### Written request
Copy out word for word everything from the start of the entries below down to the line that contains "rusty barrel [438, 272, 600, 338]", that line included. Leave the pictures out of your answer.

### Provided material
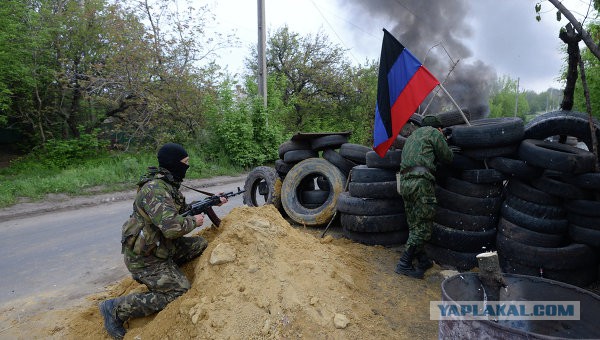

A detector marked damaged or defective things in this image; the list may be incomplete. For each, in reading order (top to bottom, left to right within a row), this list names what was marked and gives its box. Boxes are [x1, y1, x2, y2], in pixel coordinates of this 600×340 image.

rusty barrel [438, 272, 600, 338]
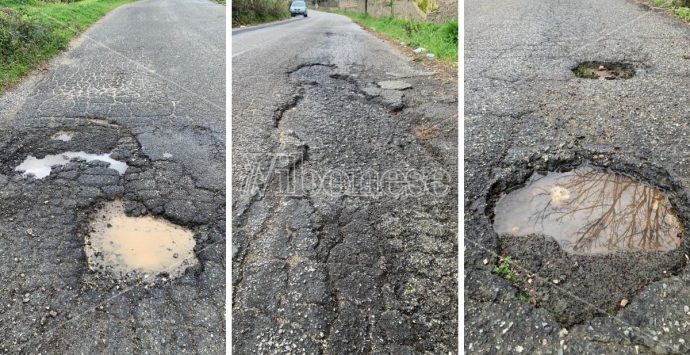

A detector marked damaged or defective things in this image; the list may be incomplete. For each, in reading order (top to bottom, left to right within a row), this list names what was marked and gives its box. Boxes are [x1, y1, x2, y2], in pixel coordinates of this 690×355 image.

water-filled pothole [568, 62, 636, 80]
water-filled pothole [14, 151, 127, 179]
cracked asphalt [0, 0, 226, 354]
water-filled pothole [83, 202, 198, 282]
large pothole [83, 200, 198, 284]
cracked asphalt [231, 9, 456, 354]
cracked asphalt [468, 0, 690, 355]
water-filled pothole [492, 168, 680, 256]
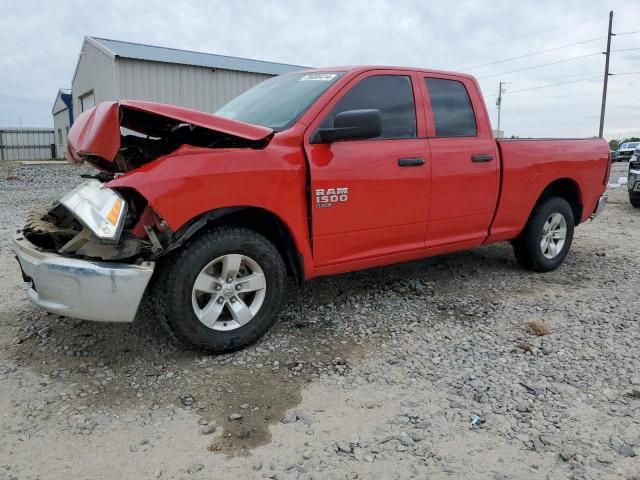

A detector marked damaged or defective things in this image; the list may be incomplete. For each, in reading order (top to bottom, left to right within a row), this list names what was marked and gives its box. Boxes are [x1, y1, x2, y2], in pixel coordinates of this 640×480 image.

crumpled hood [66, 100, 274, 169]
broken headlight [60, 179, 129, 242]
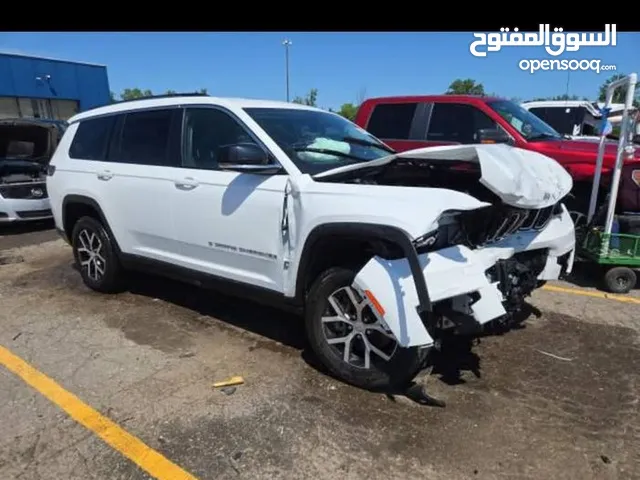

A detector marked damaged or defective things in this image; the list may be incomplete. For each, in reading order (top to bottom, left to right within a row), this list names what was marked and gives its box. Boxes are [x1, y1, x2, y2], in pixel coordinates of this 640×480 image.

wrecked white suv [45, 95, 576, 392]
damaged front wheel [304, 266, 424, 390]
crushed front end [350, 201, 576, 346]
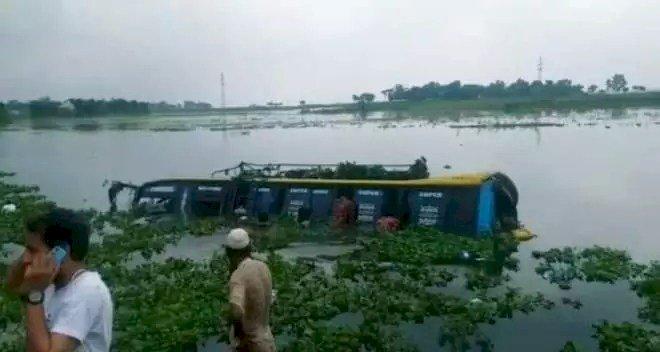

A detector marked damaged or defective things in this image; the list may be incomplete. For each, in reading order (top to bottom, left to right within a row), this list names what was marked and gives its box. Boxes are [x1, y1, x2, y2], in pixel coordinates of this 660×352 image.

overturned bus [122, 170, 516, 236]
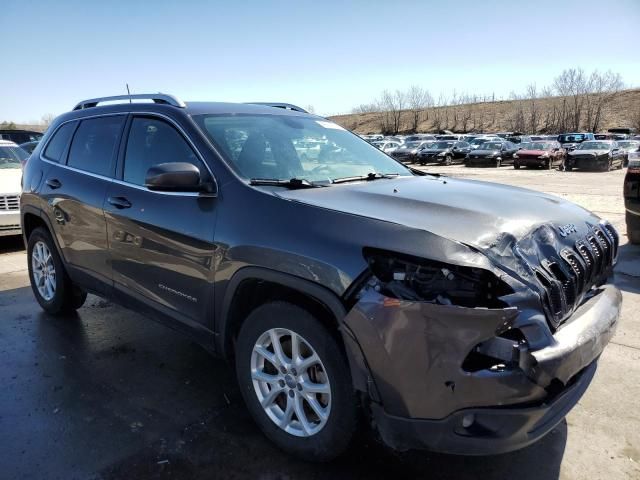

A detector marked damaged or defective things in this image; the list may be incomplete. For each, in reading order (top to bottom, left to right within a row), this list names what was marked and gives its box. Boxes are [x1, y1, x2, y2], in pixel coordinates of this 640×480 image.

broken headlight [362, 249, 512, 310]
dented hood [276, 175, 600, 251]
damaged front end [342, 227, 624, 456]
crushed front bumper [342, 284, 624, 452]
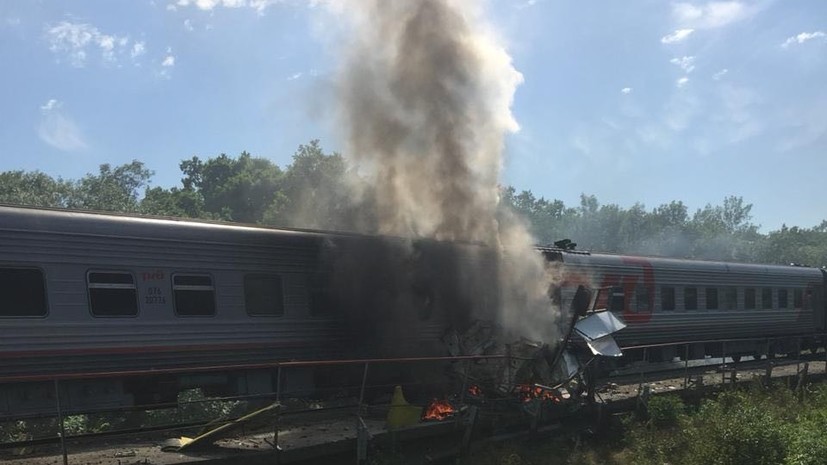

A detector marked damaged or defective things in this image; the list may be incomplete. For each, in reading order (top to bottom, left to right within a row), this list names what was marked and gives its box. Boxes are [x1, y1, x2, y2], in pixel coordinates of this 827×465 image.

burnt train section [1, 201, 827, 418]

### Task answer
A detector marked damaged or defective things in this image; the list may be incomplete. For each, in reading order (top to bottom, left to right within a row), this list names what was marked and gives its box. Boxes are [x1, y1, x2, y2], in pixel coordinates of this 600×340 image.

rusty barrel [438, 272, 600, 338]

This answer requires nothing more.